Divorce and legal separation
When a married couple decides to separate permanently, either one of the spouses or both together, will generally institute divorce proceedings.
In most countries divorce is decided by a court, and that court's judgment dissolves the marriage.
When the two spouses wishing to divorce are of different nationalities, have lived in different EU countries during their marriage or no longer live in the same EU country, they need to know to which courts or authorities they must apply and where these courts are located.
In the EU, there are rules for working out to which court an application for divorce must be filed when the couple separates. The rules also allow a divorce pronounced in one country of the EU to be more easily recognised in another EU country and have effect there.
The rules are contained in the Regulation concerning jurisdiction and the recognition and enforcement of judgments in matrimonial matters and the matters of parental responsibility, which entered into application on 1 March 2005.
As it is a Regulation, its provisions are directly applicable, which means that anyone can rely on them in the courts.
The Regulation does not determine which substantive national law the courts must apply.
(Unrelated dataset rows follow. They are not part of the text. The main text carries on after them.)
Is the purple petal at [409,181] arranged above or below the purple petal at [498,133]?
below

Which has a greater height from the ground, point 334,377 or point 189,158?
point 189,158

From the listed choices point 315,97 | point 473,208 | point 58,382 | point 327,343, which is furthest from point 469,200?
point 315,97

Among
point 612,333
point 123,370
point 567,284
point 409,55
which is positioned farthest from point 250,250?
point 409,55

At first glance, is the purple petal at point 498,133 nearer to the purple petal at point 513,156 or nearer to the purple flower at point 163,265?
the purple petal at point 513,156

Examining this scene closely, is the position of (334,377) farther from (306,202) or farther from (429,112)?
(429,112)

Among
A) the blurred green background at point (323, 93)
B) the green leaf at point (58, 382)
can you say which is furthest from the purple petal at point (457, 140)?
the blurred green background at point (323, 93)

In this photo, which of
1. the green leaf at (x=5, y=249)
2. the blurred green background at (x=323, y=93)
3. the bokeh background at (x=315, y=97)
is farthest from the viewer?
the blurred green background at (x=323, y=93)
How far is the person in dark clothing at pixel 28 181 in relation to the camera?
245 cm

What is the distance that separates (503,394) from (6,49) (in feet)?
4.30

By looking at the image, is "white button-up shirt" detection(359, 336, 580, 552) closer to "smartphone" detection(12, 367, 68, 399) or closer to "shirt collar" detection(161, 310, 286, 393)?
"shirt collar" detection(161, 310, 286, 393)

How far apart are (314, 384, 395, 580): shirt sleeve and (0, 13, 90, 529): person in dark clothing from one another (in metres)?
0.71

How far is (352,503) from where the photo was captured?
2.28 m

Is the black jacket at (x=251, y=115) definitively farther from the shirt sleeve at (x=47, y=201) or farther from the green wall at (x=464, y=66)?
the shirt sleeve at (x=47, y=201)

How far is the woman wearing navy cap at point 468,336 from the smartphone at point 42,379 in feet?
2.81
At the end of 2010, the EU therefore adopted a Regulation on the law applicable to divorce and legal separation , which will bring more legal certainty to international couples wishing to divorce.
The new rules will apply in 14 EU countries to start with (Austria, Belgium, Bulgaria, France, Germany, Hungary, Italy, Latvia, Luxembourg, Malta, Portugal, Romania, Slovenia and Spain) and will enter into force on 21 June 2012. EU countries that do not participate in this initiative will continue to apply their own national applicable law.
Besides the separation of the spouses, any divorce will lead to a reorganisation of the relationship between each of them and any children they have in common.
It will also lead to a division of the assets owned in common by the spouses, and if necessary to the payment of a contribution or maintenance by one spouse to another, or to support the children.